TASK STATEMENT: Resume the maize nitrogen-rate and NDVI methods text with the sentence that follows its final one.

DOCUMENT EXTRACT:
▬▬▬▬▬▬
2.2.3 Remotely sensed (NDVI measurement) and geo-information data

The optical sensor Green Seeker helped to measure NDVI spectral reflectance of maize leaves. The Green Seeker provides measurements for two wavelengths (c. 660 and 770 nm), enabling the calculation of the NDVI (Govaerts and Verhulst 2010). NDVI is computed by the following formula: NDVI = (NIR ref. − Red ref) / (NIR ref. + Red ref) (Gupta 2006). To understand the relationship existing between NDVI and final maize grain yield, we performed spatial statistical analysis of measured NDVIs and maize grain yield using Arc map 10.1 version. To explore correlation between maize grain yield and NDVI, we assumed that Yield = f (NDVI) (Eq. 1). NDVIs and maize grain yield (GY) measurements were subjected to regression analysis.

2.2.4 Estimating maize yield gap and implication on food security

Experiments testing the response of maize to increasing N rates were installed at both Bugesera and Nyakiliba on farms in three villages per sector. The factorial experiment was run for two consecutive seasons: the short rain (SR) season 2015B (September 2015 to January 2016) and the long rain (LR) season in 2016A (February to May 2016). Plots of 20.25 m2 (4.5-m length by 4.5-m width) were used and the experiment was laid out in a randomized complete block design (RCBD) with 4 treatments (4 N rates consisting of 0, 23, 46, and 92 kg N ha−1 as urea with a blanket application of 36 kg N and 40 kg P ha−1as DAP). Maize (variety Pool 9A in Nyakiliba, PAN 691 in Bugesera) was established at 75 cm × 25 cm spacing between and within rows and thinned to one plant per hill. Plots were hand-weeded twice during the growing season.
▬▬▬▬▬▬
GIVEN DATA:
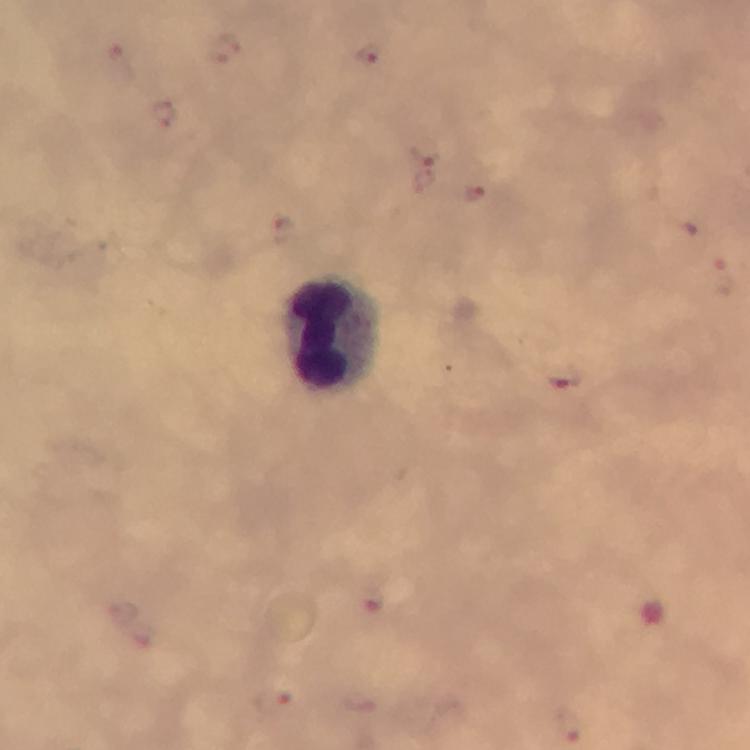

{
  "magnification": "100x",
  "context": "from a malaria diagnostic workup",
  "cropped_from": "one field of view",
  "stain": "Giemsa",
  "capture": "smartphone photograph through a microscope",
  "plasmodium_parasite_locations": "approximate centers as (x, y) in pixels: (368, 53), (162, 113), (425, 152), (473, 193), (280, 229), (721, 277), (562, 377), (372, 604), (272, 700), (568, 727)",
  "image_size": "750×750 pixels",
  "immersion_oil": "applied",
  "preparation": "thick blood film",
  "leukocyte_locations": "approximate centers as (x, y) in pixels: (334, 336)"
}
▬▬▬▬▬▬
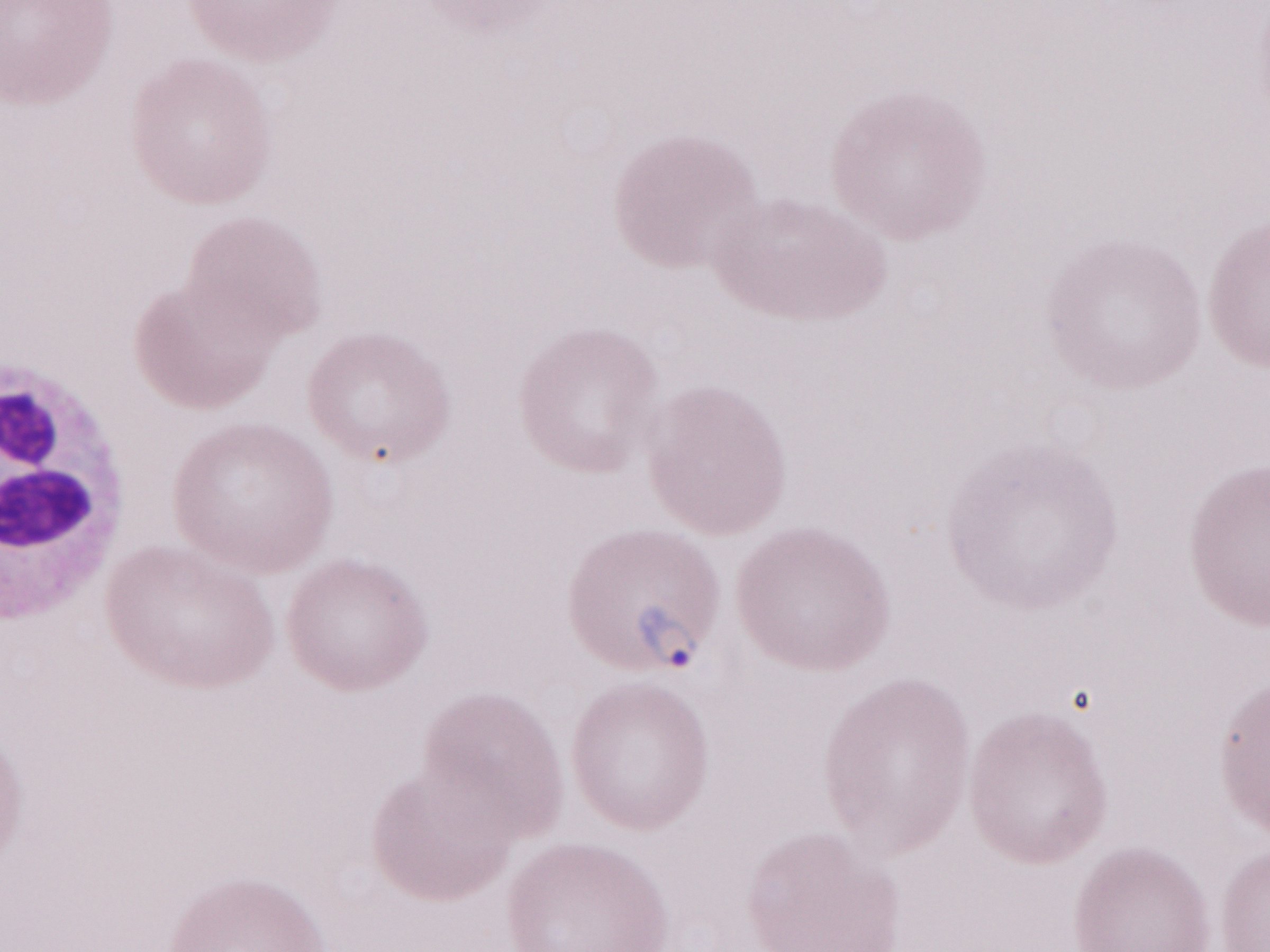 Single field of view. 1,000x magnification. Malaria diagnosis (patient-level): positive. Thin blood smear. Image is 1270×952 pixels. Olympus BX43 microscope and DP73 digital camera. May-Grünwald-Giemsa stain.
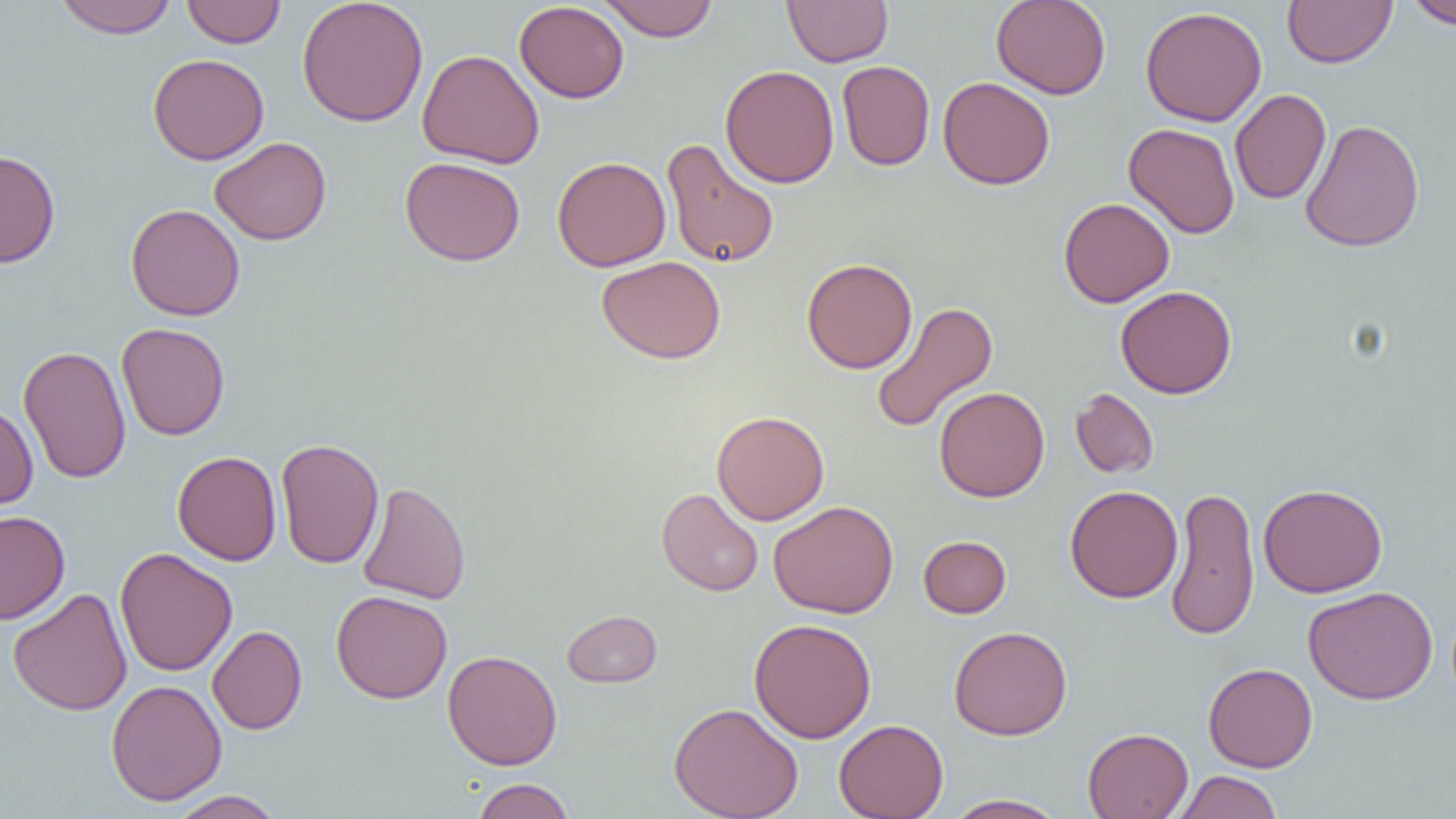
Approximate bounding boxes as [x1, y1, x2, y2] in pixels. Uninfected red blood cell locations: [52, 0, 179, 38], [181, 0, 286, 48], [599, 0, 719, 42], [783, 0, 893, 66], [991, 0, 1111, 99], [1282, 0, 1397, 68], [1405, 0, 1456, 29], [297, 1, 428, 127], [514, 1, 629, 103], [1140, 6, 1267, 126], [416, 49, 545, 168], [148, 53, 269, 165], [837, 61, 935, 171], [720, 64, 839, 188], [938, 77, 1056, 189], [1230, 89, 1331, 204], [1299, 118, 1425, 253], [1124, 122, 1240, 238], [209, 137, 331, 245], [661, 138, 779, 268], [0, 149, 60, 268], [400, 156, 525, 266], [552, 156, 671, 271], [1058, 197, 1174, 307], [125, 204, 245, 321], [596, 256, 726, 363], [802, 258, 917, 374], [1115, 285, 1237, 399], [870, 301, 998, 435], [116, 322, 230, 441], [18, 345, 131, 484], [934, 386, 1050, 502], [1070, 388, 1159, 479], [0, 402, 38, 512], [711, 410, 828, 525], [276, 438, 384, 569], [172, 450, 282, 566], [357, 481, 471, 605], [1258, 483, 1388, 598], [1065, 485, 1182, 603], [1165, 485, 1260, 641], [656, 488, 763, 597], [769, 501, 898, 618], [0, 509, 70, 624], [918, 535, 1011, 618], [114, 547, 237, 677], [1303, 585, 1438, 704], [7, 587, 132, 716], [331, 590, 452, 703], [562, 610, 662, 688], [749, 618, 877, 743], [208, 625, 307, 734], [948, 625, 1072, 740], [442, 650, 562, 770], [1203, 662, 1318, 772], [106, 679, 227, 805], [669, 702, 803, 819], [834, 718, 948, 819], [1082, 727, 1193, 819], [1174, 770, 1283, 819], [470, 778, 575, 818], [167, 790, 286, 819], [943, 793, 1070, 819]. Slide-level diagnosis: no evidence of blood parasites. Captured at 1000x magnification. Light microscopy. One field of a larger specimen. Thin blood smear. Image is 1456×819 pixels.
▬▬▬▬▬▬
TASK RESULT:
The APSIM framework is a reputable, process-based, suite of one-dimensional daily crop, pasture, and tree models that can be linked in the software with livestock and farm-scale livelihood models. This framework has been successfully used internationally for simulating production under a range of crop, soil, climate, and management options for risk assessment in a wide range of production systems (Holzworth et al. 2018). The APSIM maize model is particularly suited to Rwanda, because it has a long history of use in development, testing, and use in East Africa (e.g. Smethurst et al. (2017)). The model was calibrated using data from the experimental control plots. Values of soil water contents used to set soil drainage parameters, namely lower and upper drained limits, were extracted from Ndoli et al. (2017) who measured soil moisture in the vicinity of our research area and in similar period. Measured soil carbon and N were used to initialize the model. Maize cultivars sown were not available in the model, but phenology and morphology parameters were approximated by simulating maize cultivar SC623. The parameter determining the cumulative temperature until the end of the juvenile period was set to 280 °C days in order to match the phenology observed during the experiment. The maximum number of kernels per maize ear was set to 504. Maize yield gaps were estimated by comparing measured experimental yield data with simulated yields using the APSIM Next Generation framework of models (Holzworth et al. 2018).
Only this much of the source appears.